• [YOUR INSTRUCTIONS]
Begin at the top of the records below and return each line exactly through the line with "</b></td></tr>". Skip pictures.

------------------------------------------------------------

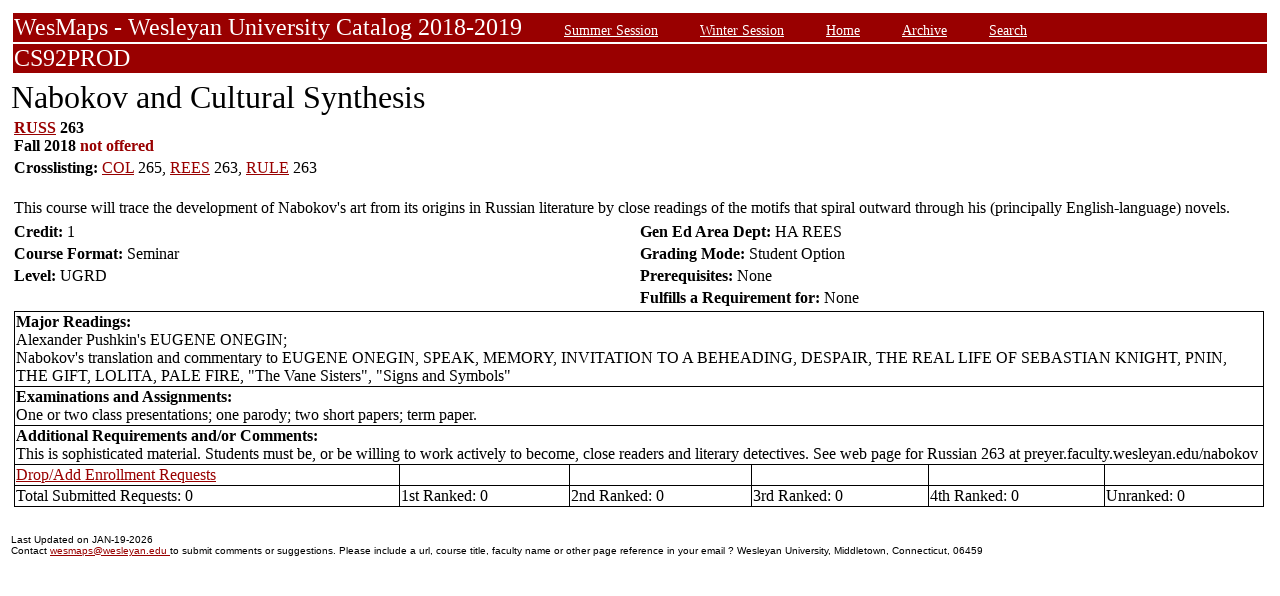

--- FILE ---
content_type: text/html;charset=UTF-8
request_url: https://owaprod-pub.wesleyan.edu/reg/!wesmaps_page.html?stuid=&facid=NONE&crse=006731&term=1189
body_size: 4928
content:
<HTML><TITLE>Nabokov and Cultural Synthesis Not Offered RUSS  263</TITLE><BODY>
<table  width="100%" align="center">
<tr><td>
<link rel=stylesheet type="text/css" href="style.css"/>
<table  width="100%" align="center">
<TR><TD class=header colspan=3>WesMaps - Wesleyan University Catalog 2018-2019
&nbsp;&nbsp;&nbsp;&nbsp;&nbsp;&nbsp;<A class="header" href="!wesmaps_page.html?stuid=&facid=NONE&sum_win_terms=&term_cat=S">Summer Session</A>
&nbsp;&nbsp;&nbsp;&nbsp;&nbsp;&nbsp;<A class="header" href="!wesmaps_page.html?stuid=&facid=NONE&sum_win_terms=&term_cat=W">Winter Session</A>
&nbsp;&nbsp;&nbsp;&nbsp;&nbsp;&nbsp;<A class="header" href="!wesmaps_page.html?stuid=&facid=NONE&term=1189">Home</A>
&nbsp;&nbsp;&nbsp;&nbsp;&nbsp;&nbsp;<A class="header" href="!wesmaps_page.html?stuid=&facid=NONE&wesmaps_archive=">Archive</A>
&nbsp;&nbsp;&nbsp;&nbsp;&nbsp;&nbsp;<A class="header" href="!wesmaps_page.html?stuid=&facid=NONE&page=search&term=1189">Search</A>
</TD></TR><TR><TD colspan=3 class=header>CS92PROD
</TD></TR>
</table>
</td></tr>
<tr><td>
<!-- procedure print_course_descr crse_id 006731 strm 1189 DB=CS92PROD -->
<A name="TOP"></A>
<SPAN class="title">Nabokov and Cultural Synthesis</SPAN><BR/>
<table  border=0>
<TR><TD width=33% valign=top>
<B><a href="!wesmaps_page.html?stuid=&facid=NONE&subj_page=RUSS&term=1189">RUSS</a> 263<BR/>
Fall 2018 <font color="#990000"> not offered</font>
</b></td></tr>
<tr><td colspan=2><b>Crosslisting: </b>
<a href="!wesmaps_page.html?stuid=&facid=NONE&subj_page=COL&term=1189">COL</a> 265, <a href="!wesmaps_page.html?stuid=&facid=NONE&subj_page=REES&term=1189">REES</a> 263, <a href="!wesmaps_page.html?stuid=&facid=NONE&subj_page=RULE&term=1189">RULE</a> 263</TD></TR>
</td></tr>
<TR><TD colspan=3><BR/>
This course will trace the development of Nabokov's art from its origins in Russian literature by close readings of the motifs that spiral outward through his (principally English-language) novels.</TD></TR>
<tr></tr>
</td>
</tr>
<tr>
<td width=33% valign=bottom><b>Credit: </b>1</td>
<td colspan=2 width=33% valign=bottom><b>Gen Ed Area Dept: </b>
HA REES</td></tr>
<tr><td valign=bottom><b>Course Format: </b>Seminar<td width=33% valign=bottom><b>Grading Mode: </b>Student Option</td></tr>
<tr></td><td valign=bottom><b>Level: </b>UGRD</td>
<td colspan=3 width=33% valign=bottom><b>Prerequisites: </b>None</td></tr>
</tr><tr></td><td></td>
<td colspan=3 width=33% valign=bottom><b>Fulfills a Requirement for: </b>None</td>
</tr>
<tr><td colspan=3 id="print_sect_info">
<!-- procedure print_section -->
<table  border=1 style="border-color:black;border-collapse:collapse;" width=100%>
<tr><td colspan=6><b>Major Readings: </b>
<br>Alexander Pushkin's EUGENE ONEGIN; <br>Nabokov's translation and commentary to EUGENE ONEGIN, SPEAK, MEMORY, INVITATION TO A BEHEADING, DESPAIR, THE REAL LIFE OF SEBASTIAN KNIGHT, PNIN, THE GIFT, LOLITA, PALE FIRE, "The Vane Sisters",   "Signs and Symbols"<br></td></tr>
<tr><td colspan=6><b>Examinations and Assignments: </b><br/>One or two class presentations; one parody; two short papers; term paper.</td></tr>
<tr><td colspan=6><b>Additional Requirements and/or Comments: </b><br/>This is sophisticated material. Students must be, or be willing to work actively to become, close readers and literary detectives.  See web page for Russian 263 at preyer.faculty.wesleyan.edu/nabokov</td></tr>
<tr><td><a href="https://www.wesleyan.edu/registrar/registration/RegistrationPDFs/reservedseats.pdf">Drop/Add Enrollment Requests</a></td><td></td><td></td><td></td><td></td><td></td></tr>
<tr><td>Total Submitted Requests: 0</td><td>1st Ranked: 0</td><td>2nd Ranked: 0</td><td>3rd Ranked: 0</td><td>4th Ranked: 0</td><td>Unranked: 0</td></tr>
</table>
</td></tr>
</table>
</td></tr>
</table>
<br />
<table  width="100%" align="left">
<tr><td>
<font face="arial" size="1">Last Updated on JAN-19-2026
<br />
Contact 
<a href="mailto:wesmaps@wesleyan.edu">wesmaps@wesleyan.edu </a>
to submit comments or suggestions. Please include a url,  course title, faculty name or other page reference in your email 
? Wesleyan University,  Middletown, Connecticut, 06459
</font>
</TD></TR>
</table>
<!-- Global site tag (gtag.js) - Google Analytics -->
<script async src="https://www.googletagmanager.com/gtag/js?id=G-7W23NBT0TH"></script>
<script>
window.dataLayer = window.dataLayer || [];
function gtag(){dataLayer.push(arguments);}
gtag('js', new Date());
gtag('config', 'G-7W23NBT0TH')
</script>
<script type="text/javascript">
var gaJsHost = (("https:" == document.location.protocol) ? "https://ssl." : "http://www.");
document.write(unescape("%3Cscript src='" + gaJsHost + "google-analytics.com/ga.js' type='text/javascript'%3E%3C/script%3E"));
</script>
<script type="text/javascript">
var pageTracker = _gat._getTracker("UA-5332725-1");
pageTracker._setDomainName(".wesleyan.edu");
pageTracker._trackPageview();
</script>
</body></html>
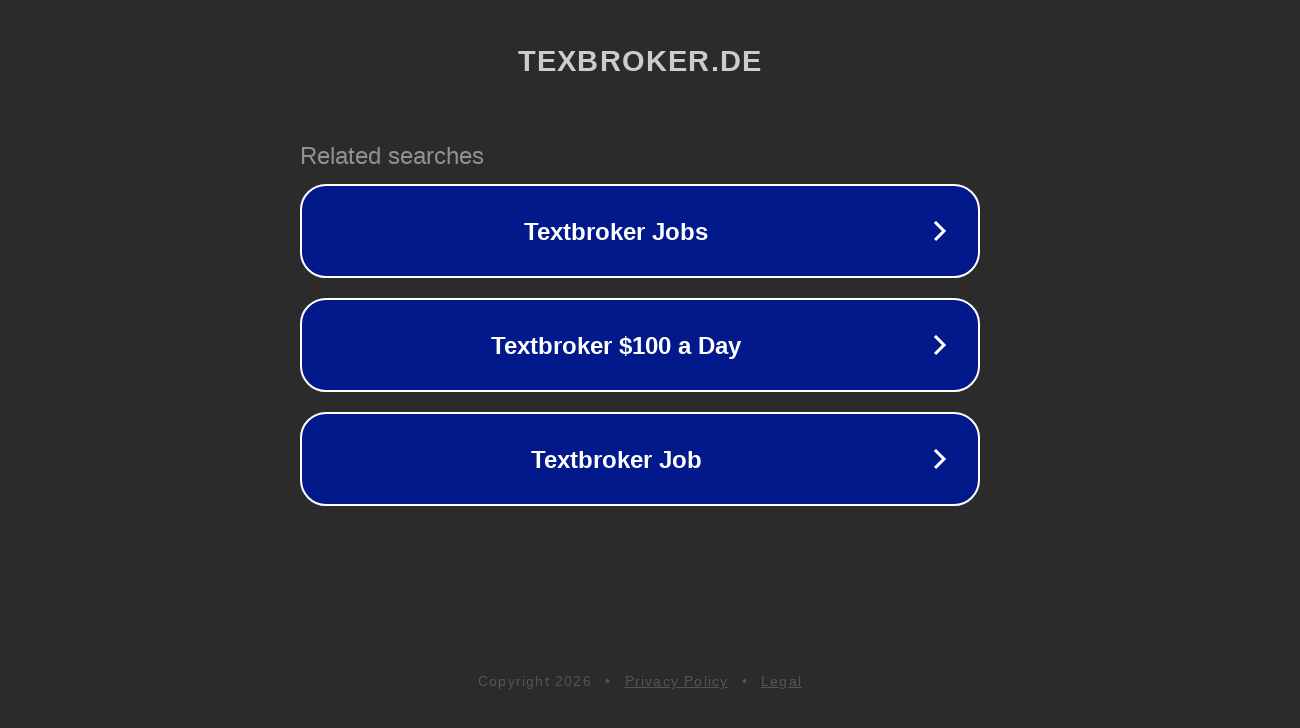

--- FILE ---
content_type: text/html; charset=utf-8
request_url: http://texbroker.de/
body_size: 1038
content:
<!doctype html>
<html data-adblockkey="MFwwDQYJKoZIhvcNAQEBBQADSwAwSAJBANDrp2lz7AOmADaN8tA50LsWcjLFyQFcb/P2Txc58oYOeILb3vBw7J6f4pamkAQVSQuqYsKx3YzdUHCvbVZvFUsCAwEAAQ==_vrS9dq/llMTbN0a6o18HlqhCIFASAsqN38mRa/uKINwYKHAlUCRHaBRQPmr0m1S7JPwhg8Mv941HFRuVfT0Hhw==" lang="en" style="background: #2B2B2B;">
<head>
    <meta charset="utf-8">
    <meta name="viewport" content="width=device-width, initial-scale=1">
    <link rel="icon" href="[data-uri]">
    <link rel="preconnect" href="https://www.google.com" crossorigin>
</head>
<body>
<div id="target" style="opacity: 0"></div>
<script>window.park = "[base64]";</script>
<script src="/bxcMuCpOZ.js"></script>
</body>
</html>
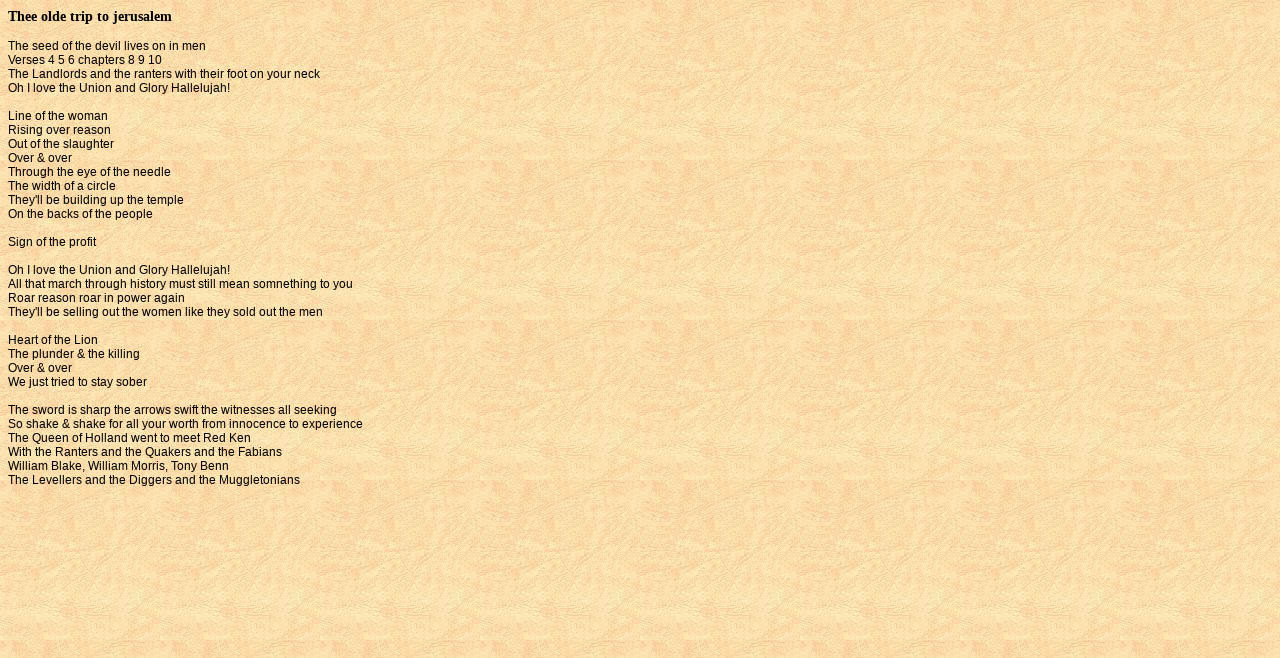

--- FILE ---
content_type: text/html
request_url: https://www.mekons.de/lyrics/thee.htm
body_size: 1268
content:
<html>
<head>
<title></title>
<link rel="stylesheet" type="text/css" href="lyrics.css">
<style type="text/css">
<!--
 Vorlage f�r die Lyrics
-->
</style>
</head>
<body>

<h3>Thee olde trip to jerusalem</h3><p>


The seed of the devil lives on in men<br>
Verses 4 5 6 chapters 8 9 10<br>
The Landlords and the ranters with their foot on your neck<br>
Oh I love the Union and Glory Hallelujah!<br><br>

Line of the woman<br>
Rising over reason<br>
Out of the slaughter<br>
Over & over<br>
Through the eye of the needle<br>
The width of a circle<br>
They'll be building up the temple<br>
On the backs of the people<br><br>

Sign of the profit<br><br>

Oh I love the Union and Glory Hallelujah!<br>
All that march through history must still mean somnething to you<br>
Roar reason roar in power again<br>
They'll be selling out the women like they sold out the men<br><br>

Heart of the Lion<br>
The plunder & the killing<br>
Over & over<br>
We just tried to stay sober<br><br>

The sword is sharp the arrows swift the witnesses all seeking<br>
So shake & shake for all your worth from innocence to experience<br>
The Queen of Holland went to meet Red Ken<br>
With the Ranters and the Quakers and the Fabians<br>
William Blake, William Morris, Tony Benn<br>
The Levellers and the Diggers and the Muggletonians<br>

</p>
</body>
</html>

--- FILE ---
content_type: text/css
request_url: https://www.mekons.de/lyrics/lyrics.css
body_size: 564
content:
/* css für mekons lyrics */

/* notes für bemerkungen zur veröffentlichung */
/* rev zu reviews */
/* songs zu songs */
/* und benennen Sie die Datei selfnosize.css im src-Verzeichnis */
/* um in selfhtml.css */


body {
	font-family: sans-serif;
	color: #000000;
	font-size:12px;
	background-image:url(hansbg.jpg);
	scrollbar-base-color:#8C8CC6;
	scrollbar-3dlight-color:#FFCC99;
	scrollbar-arrow-color:#FFFF99;
	scrollbar-darkshadow-color:#FFFFCC;
	scrollbar-face-color:#FFCC99;
	scrollbar-highlight-color:#FFFF99;
	scrollbar-shadow-color:#FFFFCC;
	scrollbar-track-color:#FFCC99;
	vertical-align: top;
}

h3 { font-family: serif; font-size:16 px; }
a:hover{ color:#FF0080; }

------------------------------------------------------------

• [ANSWER SECTION]
--- FILE ---
content_type: text/html;charset=UTF-8
request_url: https://owaprod-pub.wesleyan.edu/reg/!wesmaps_page.html?stuid=&facid=NONE&crse=006731&term=1189
body_size: 4928
content:
<HTML><TITLE>Nabokov and Cultural Synthesis Not Offered RUSS  263</TITLE><BODY>
<table  width="100%" align="center">
<tr><td>
<link rel=stylesheet type="text/css" href="style.css"/>
<table  width="100%" align="center">
<TR><TD class=header colspan=3>WesMaps - Wesleyan University Catalog 2018-2019
&nbsp;&nbsp;&nbsp;&nbsp;&nbsp;&nbsp;<A class="header" href="!wesmaps_page.html?stuid=&facid=NONE&sum_win_terms=&term_cat=S">Summer Session</A>
&nbsp;&nbsp;&nbsp;&nbsp;&nbsp;&nbsp;<A class="header" href="!wesmaps_page.html?stuid=&facid=NONE&sum_win_terms=&term_cat=W">Winter Session</A>
&nbsp;&nbsp;&nbsp;&nbsp;&nbsp;&nbsp;<A class="header" href="!wesmaps_page.html?stuid=&facid=NONE&term=1189">Home</A>
&nbsp;&nbsp;&nbsp;&nbsp;&nbsp;&nbsp;<A class="header" href="!wesmaps_page.html?stuid=&facid=NONE&wesmaps_archive=">Archive</A>
&nbsp;&nbsp;&nbsp;&nbsp;&nbsp;&nbsp;<A class="header" href="!wesmaps_page.html?stuid=&facid=NONE&page=search&term=1189">Search</A>
</TD></TR><TR><TD colspan=3 class=header>CS92PROD
</TD></TR>
</table>
</td></tr>
<tr><td>
<!-- procedure print_course_descr crse_id 006731 strm 1189 DB=CS92PROD -->
<A name="TOP"></A>
<SPAN class="title">Nabokov and Cultural Synthesis</SPAN><BR/>
<table  border=0>
<TR><TD width=33% valign=top>
<B><a href="!wesmaps_page.html?stuid=&facid=NONE&subj_page=RUSS&term=1189">RUSS</a> 263<BR/>
Fall 2018 <font color="#990000"> not offered</font>
</b></td></tr>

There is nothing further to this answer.